Romania

[RO] Emergency Decree on the Processing of Personal Data and Protection of Private Life

IRIS 2012-5:1/35

Eugen Cojocariu

Radio Romania International

The Romanian Government approved on 3 April 2012 an Emergency Decree for the modification and completion of Legea nr. 506/2004 privind prelucrarea datelor cu caracter personal şi protecţia vieţii private în sectorul comunicaţiilor electronice (Law no. 506/2004 with regard to the processing of personal data and the protection of private life in the electronic communications sector).

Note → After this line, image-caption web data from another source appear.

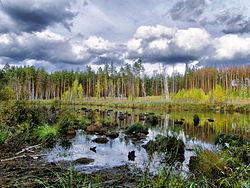 Чистое озеро.jpg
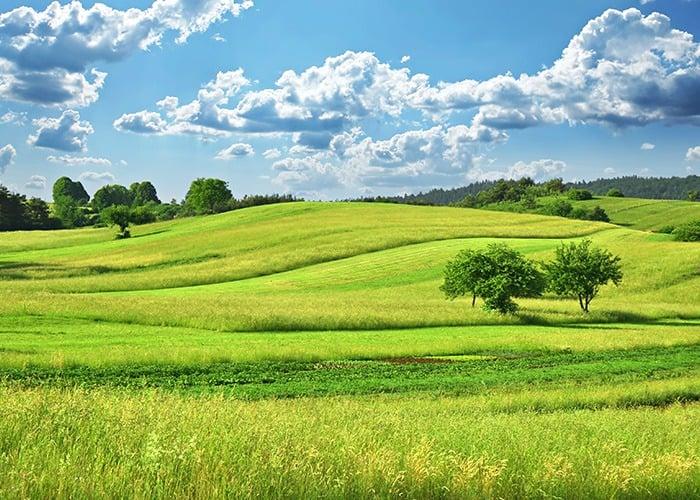 השקעה בקרקע חקלאית – האם כדאי?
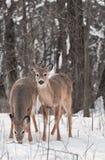 Coppie i cervi Bianco-Muniti in legno dello Snowy Fotografia Stock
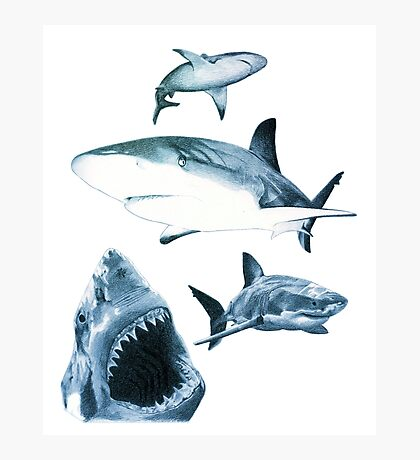 Sharks and sharks Photographic Print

The Decree transposes into Romanian legislation the modifications of Directive 2002/58/EC, the spokesman of the government stated. He explained the Decree was adopted because the transposition of European legislation was behind the schedule and this delay could have triggered an infringement procedure against Romania (see IRIS 2011-2/35 and IRIS 2012-2/33). The Law no. 504/2006 provides for the obligation of electronic communications service providers to guarantee the security of their services. Through the modification of Directive 2002/58/EC, the focus moved on guaranteeing the security of personal data processing, in order to avoid the accidental or illegal destruction, alteration, unauthorised disclosure of or unauthorised access to personal data transmitted, stored or processed in connection with the provision of electronic communication services directed to the public.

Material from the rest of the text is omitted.